Fig. 6.

WDR41 deficiency phenocopies loss of SMCR8 function. (A and B) Frequency of CD44⁺CD62L⁻ CD4⁺ (A) and CD8⁺ (B) T cells in peripheral blood from C57BL/6J mice (n = 7) and G3 mice from a single pedigree carrying the Wdr41^gogi allele [Wdr41^+/+ (n = 17), Wdr41^+/gogi (n = 25), and Wdr41^gogi/gogi (n = 9)]. (C) Weight loss analysis of C57BL/6J (n = 10), Wdr41^+/+ (n = 7), Wdr41^+/gogi (n = 14), and Wdr41^gogi/gogi (n = 6) treated with 1.4% DSS. (D) Plasma levels of IL-12p40 detected in untreated 6-mo-old gogi mice [Wdr41^+/+ (n = 5), Wdr41^+/gogi (n = 5), and Wdr41^gogi/gogi (n = 5)]. (E) ELISA analysis of TNF secretion by peritoneal macrophages (n = 4 mice per genotype) stimulated for 6 h with indicated concentrations of poly(I:C), R848, and CpG. In A, B, D, and E, data points represent individual mice. Data are representative of two independent experiments. Data are expressed as means ± SD, and the significance of differences between genotypes was determined by one-way ANOVA with Dunnett’s multiple comparisons (A–D) or unpaired Student’s t test (E) (*P < 0.05, **P < 0.01, ***P < 0.001, ****P < 0.0001). For C, the statistical assessment for the last time point is indicated.
########################################
> [Task brief]:
Translate this sentence from the figure legend into Spanish: "Data are representative of two independent experiments." The entries after this point come from a different source than the figure legend.
########################################
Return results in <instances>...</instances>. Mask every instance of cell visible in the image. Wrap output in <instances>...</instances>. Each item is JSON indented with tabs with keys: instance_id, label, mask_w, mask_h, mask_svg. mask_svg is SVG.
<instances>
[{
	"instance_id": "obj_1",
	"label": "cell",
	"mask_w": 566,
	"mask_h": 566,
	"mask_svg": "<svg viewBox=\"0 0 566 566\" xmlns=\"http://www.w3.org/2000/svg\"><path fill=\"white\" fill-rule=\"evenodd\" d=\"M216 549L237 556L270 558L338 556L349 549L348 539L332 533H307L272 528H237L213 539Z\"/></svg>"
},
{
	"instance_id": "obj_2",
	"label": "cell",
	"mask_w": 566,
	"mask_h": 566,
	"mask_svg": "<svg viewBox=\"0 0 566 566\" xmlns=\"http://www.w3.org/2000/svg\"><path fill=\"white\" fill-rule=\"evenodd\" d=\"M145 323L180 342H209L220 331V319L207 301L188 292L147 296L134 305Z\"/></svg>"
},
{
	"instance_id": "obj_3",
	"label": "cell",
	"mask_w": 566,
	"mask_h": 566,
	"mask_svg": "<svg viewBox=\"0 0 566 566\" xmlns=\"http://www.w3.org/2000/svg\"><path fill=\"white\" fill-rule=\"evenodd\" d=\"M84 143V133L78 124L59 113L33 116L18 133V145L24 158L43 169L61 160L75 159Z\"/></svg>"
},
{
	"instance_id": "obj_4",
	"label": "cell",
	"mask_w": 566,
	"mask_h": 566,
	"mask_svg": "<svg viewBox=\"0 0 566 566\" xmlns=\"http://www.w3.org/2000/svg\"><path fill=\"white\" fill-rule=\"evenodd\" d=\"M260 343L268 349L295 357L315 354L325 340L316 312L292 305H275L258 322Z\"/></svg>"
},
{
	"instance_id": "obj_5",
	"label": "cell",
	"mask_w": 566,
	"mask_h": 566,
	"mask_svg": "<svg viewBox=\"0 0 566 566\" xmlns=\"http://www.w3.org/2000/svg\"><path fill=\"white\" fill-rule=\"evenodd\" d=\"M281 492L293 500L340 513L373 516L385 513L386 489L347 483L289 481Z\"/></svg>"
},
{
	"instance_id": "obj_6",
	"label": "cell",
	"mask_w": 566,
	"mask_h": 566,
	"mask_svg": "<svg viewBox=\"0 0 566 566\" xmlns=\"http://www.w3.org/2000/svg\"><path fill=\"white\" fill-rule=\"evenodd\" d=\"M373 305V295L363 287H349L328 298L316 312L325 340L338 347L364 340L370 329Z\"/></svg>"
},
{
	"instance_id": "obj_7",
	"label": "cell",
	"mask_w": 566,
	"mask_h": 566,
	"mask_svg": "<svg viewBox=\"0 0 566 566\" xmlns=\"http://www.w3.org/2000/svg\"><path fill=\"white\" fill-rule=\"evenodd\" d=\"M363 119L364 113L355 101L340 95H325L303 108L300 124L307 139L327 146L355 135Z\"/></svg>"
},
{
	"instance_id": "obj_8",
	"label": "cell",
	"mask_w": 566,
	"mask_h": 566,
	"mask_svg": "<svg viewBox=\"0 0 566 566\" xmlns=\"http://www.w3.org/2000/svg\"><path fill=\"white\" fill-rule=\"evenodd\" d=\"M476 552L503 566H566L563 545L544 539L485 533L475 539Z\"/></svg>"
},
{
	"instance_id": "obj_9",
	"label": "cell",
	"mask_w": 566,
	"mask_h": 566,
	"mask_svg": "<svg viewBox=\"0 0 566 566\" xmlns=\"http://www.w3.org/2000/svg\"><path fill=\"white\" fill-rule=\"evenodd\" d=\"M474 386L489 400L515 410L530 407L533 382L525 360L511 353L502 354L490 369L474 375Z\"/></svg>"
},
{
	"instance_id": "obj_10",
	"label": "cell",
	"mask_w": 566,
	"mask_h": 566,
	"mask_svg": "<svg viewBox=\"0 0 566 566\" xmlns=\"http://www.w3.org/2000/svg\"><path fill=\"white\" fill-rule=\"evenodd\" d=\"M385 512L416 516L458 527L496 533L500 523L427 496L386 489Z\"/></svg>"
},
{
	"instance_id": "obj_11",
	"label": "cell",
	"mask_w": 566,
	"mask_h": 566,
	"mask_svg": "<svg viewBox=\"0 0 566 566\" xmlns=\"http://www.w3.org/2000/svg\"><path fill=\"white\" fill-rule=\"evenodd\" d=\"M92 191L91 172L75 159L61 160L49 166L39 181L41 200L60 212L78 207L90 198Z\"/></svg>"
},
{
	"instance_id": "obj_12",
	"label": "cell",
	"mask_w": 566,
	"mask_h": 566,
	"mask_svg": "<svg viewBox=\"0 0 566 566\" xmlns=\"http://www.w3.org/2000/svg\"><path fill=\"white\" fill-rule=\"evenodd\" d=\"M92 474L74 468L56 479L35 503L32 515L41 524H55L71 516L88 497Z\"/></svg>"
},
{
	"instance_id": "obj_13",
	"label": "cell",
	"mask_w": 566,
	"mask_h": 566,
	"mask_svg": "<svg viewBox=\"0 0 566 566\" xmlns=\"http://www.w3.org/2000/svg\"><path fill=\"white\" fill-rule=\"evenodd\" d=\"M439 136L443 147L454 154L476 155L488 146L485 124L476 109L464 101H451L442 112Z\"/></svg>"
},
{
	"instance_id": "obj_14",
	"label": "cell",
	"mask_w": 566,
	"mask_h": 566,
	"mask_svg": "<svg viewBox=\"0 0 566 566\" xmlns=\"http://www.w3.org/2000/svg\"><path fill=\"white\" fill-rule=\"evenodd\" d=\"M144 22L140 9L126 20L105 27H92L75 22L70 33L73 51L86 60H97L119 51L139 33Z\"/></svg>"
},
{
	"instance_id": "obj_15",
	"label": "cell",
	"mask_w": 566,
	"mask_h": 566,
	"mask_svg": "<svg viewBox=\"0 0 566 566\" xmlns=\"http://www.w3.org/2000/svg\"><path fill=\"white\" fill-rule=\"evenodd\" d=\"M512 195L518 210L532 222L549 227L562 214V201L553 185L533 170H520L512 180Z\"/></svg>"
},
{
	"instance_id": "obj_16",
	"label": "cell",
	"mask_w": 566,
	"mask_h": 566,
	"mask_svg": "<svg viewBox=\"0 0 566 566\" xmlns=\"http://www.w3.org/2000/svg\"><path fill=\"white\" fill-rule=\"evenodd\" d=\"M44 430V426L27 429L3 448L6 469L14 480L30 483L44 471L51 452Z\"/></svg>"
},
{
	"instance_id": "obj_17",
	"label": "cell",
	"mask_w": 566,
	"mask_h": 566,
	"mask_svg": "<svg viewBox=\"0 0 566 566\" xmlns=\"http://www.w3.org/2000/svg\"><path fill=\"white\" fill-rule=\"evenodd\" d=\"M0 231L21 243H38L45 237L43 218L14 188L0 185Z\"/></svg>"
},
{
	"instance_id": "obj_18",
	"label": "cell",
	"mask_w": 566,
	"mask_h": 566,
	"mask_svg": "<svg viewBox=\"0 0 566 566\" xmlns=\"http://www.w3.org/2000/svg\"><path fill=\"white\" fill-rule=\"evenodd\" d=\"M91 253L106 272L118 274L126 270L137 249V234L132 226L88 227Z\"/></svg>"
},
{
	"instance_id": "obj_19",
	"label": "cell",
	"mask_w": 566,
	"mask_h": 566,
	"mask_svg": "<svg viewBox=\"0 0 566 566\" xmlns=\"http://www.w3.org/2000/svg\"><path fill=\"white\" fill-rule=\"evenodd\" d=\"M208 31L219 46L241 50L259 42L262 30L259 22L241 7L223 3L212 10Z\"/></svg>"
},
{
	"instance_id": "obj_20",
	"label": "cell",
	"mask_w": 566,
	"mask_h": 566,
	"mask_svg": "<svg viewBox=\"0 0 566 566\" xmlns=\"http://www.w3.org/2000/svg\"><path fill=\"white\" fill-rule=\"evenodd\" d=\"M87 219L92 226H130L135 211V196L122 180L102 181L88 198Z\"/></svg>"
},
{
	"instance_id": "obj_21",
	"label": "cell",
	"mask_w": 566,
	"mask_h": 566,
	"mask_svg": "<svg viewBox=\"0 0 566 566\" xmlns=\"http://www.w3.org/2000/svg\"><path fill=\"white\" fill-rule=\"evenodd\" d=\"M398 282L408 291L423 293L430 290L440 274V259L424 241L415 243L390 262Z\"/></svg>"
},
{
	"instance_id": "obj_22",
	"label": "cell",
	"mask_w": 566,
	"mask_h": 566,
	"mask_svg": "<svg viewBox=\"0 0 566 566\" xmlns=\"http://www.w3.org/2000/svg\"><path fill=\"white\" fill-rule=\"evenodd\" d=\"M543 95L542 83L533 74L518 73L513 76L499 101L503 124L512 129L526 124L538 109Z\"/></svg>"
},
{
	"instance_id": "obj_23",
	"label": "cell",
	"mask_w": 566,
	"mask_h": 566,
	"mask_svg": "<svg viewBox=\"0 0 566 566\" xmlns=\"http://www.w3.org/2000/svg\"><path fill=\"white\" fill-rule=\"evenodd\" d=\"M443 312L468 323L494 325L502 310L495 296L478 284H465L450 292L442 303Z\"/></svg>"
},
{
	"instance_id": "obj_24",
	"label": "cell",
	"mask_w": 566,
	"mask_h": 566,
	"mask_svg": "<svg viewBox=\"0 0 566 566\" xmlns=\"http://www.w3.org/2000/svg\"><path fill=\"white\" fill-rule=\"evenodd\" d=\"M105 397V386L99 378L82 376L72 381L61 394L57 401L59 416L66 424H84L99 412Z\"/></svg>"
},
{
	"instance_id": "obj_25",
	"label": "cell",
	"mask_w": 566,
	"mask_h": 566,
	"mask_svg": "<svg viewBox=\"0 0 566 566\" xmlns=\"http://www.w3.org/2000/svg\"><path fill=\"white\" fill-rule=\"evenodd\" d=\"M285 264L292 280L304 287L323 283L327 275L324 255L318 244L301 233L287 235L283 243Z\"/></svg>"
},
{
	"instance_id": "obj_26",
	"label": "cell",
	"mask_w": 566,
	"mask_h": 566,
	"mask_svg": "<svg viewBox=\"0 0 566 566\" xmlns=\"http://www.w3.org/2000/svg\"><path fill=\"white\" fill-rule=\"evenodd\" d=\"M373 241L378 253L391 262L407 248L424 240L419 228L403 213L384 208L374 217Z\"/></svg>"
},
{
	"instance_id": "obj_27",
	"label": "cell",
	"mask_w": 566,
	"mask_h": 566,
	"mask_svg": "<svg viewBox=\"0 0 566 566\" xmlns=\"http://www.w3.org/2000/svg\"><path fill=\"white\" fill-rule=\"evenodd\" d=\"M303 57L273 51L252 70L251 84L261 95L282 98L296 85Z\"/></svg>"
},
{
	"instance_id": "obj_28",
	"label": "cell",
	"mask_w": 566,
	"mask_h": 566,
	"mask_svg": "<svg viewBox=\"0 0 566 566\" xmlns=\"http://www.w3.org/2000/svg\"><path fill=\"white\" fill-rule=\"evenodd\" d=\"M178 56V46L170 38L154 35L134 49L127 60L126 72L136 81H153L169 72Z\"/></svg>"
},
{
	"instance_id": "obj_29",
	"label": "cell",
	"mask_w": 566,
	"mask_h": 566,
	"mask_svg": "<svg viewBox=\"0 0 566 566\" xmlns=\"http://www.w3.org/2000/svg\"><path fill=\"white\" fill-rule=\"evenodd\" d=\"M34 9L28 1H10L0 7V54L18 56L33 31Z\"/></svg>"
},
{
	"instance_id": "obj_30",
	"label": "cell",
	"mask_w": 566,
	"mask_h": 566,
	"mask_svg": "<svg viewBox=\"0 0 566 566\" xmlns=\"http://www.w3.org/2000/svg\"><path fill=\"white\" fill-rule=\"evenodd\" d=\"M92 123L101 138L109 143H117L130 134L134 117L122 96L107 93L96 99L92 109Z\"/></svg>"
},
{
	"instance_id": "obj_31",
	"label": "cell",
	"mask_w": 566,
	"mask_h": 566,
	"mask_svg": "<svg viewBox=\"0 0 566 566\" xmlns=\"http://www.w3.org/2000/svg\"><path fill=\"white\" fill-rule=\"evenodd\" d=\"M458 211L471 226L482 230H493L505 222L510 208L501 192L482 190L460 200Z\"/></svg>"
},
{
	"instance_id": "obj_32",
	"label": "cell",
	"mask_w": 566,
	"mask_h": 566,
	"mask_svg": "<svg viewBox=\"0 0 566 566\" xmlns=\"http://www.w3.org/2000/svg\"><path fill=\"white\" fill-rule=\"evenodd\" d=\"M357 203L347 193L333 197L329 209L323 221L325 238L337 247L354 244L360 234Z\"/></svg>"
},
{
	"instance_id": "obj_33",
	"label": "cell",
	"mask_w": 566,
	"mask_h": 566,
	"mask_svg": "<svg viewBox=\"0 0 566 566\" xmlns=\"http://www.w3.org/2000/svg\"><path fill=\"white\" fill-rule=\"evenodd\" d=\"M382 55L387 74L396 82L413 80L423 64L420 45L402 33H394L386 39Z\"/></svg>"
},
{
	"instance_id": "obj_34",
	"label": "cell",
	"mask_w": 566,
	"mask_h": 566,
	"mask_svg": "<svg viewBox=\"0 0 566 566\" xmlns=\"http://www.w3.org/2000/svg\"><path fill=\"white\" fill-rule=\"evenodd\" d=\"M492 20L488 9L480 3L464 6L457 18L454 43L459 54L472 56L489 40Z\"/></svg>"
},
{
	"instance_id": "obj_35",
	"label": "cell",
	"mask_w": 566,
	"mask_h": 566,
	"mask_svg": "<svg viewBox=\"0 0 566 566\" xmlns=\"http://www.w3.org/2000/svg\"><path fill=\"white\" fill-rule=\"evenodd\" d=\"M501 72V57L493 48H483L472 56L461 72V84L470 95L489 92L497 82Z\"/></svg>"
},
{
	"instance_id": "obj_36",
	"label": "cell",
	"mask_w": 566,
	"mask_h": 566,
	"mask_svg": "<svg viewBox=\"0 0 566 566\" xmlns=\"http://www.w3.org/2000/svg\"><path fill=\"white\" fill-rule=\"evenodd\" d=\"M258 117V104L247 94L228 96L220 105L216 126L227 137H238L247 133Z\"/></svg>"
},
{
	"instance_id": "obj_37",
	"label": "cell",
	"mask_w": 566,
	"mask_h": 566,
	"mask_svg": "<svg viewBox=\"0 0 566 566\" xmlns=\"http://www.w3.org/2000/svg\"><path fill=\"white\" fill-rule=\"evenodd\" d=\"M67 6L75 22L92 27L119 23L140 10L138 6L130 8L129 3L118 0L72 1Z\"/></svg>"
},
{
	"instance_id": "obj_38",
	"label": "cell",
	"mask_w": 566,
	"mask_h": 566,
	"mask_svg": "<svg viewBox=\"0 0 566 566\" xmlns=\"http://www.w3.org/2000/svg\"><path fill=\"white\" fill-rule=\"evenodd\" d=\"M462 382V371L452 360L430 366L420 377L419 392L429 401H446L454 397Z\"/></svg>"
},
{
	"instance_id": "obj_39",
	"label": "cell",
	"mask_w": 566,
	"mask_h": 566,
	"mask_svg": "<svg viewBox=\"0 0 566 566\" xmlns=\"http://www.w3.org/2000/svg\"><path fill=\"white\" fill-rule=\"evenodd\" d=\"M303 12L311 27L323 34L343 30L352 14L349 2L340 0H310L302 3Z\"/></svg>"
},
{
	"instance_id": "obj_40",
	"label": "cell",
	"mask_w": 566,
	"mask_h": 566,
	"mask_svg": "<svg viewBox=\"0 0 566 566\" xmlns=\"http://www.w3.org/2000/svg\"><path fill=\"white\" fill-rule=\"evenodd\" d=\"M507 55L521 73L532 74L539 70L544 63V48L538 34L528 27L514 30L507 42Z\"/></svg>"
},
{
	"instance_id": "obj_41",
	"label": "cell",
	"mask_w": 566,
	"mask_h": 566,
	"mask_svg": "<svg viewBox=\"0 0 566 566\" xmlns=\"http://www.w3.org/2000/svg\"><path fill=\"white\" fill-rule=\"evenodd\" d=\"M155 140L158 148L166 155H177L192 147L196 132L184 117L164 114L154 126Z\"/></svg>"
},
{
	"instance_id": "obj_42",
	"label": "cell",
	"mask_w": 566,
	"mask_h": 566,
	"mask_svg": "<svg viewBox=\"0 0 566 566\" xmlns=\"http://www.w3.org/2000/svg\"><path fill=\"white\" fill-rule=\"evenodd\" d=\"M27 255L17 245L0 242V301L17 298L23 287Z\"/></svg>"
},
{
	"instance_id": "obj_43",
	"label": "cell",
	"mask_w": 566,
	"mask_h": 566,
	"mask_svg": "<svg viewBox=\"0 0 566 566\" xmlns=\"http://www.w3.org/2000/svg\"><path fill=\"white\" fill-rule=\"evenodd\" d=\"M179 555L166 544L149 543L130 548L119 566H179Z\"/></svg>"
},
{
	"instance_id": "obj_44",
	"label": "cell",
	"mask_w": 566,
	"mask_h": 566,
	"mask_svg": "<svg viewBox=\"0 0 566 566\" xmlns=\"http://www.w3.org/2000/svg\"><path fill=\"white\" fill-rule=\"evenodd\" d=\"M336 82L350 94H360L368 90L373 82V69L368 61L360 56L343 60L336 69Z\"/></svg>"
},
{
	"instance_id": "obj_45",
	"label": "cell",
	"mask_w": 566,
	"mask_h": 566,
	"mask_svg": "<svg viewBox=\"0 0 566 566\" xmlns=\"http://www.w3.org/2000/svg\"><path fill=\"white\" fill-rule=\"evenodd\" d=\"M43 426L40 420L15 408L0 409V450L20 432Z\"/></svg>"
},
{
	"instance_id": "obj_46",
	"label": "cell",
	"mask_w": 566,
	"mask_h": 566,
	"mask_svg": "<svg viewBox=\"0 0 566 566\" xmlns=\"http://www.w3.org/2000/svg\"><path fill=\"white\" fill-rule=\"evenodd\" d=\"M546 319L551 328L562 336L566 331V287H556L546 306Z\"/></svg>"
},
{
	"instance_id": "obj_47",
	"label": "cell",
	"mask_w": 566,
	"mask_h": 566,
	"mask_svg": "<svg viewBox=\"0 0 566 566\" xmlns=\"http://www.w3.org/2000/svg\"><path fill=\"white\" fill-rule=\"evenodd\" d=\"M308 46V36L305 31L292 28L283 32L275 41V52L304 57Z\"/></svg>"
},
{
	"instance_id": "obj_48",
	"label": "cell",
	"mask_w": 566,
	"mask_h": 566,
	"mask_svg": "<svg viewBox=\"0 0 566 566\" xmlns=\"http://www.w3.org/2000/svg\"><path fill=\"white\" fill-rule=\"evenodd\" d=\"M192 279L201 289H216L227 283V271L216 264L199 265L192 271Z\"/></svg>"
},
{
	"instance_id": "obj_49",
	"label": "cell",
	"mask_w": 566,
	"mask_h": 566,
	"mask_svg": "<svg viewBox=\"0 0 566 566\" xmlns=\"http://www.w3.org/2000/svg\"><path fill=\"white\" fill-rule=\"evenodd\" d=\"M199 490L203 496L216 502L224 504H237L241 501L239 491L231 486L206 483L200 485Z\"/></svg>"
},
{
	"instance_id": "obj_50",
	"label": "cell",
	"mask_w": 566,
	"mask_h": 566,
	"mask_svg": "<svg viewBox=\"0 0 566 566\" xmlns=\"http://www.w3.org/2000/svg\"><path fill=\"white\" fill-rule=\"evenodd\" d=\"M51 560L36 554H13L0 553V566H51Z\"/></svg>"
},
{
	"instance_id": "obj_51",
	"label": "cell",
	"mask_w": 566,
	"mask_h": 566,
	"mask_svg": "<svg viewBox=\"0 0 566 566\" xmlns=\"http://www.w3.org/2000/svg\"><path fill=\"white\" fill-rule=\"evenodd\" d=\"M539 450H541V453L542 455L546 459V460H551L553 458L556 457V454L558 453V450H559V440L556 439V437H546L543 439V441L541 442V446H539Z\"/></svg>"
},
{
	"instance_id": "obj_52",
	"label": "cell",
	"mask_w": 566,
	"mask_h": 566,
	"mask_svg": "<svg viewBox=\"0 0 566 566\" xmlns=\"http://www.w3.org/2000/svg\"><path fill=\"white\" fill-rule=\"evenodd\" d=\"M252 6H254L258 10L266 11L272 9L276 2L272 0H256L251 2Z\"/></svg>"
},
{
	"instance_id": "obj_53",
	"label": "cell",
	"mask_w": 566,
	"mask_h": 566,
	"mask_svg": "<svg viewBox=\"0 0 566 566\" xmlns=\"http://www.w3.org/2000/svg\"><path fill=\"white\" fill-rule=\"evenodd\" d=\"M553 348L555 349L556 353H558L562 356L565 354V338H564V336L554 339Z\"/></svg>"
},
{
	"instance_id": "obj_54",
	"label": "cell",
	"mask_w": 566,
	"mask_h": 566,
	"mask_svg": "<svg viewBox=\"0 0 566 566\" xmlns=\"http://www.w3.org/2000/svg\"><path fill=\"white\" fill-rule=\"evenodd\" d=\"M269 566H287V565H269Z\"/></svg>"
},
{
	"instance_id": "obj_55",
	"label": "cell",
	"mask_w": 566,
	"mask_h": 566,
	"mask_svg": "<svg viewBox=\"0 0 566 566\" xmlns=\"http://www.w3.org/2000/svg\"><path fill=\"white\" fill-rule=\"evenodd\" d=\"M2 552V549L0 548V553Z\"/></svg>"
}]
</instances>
########################################
> [Response to this exercise]:
Los datos son representativos de dos experimentos independientes.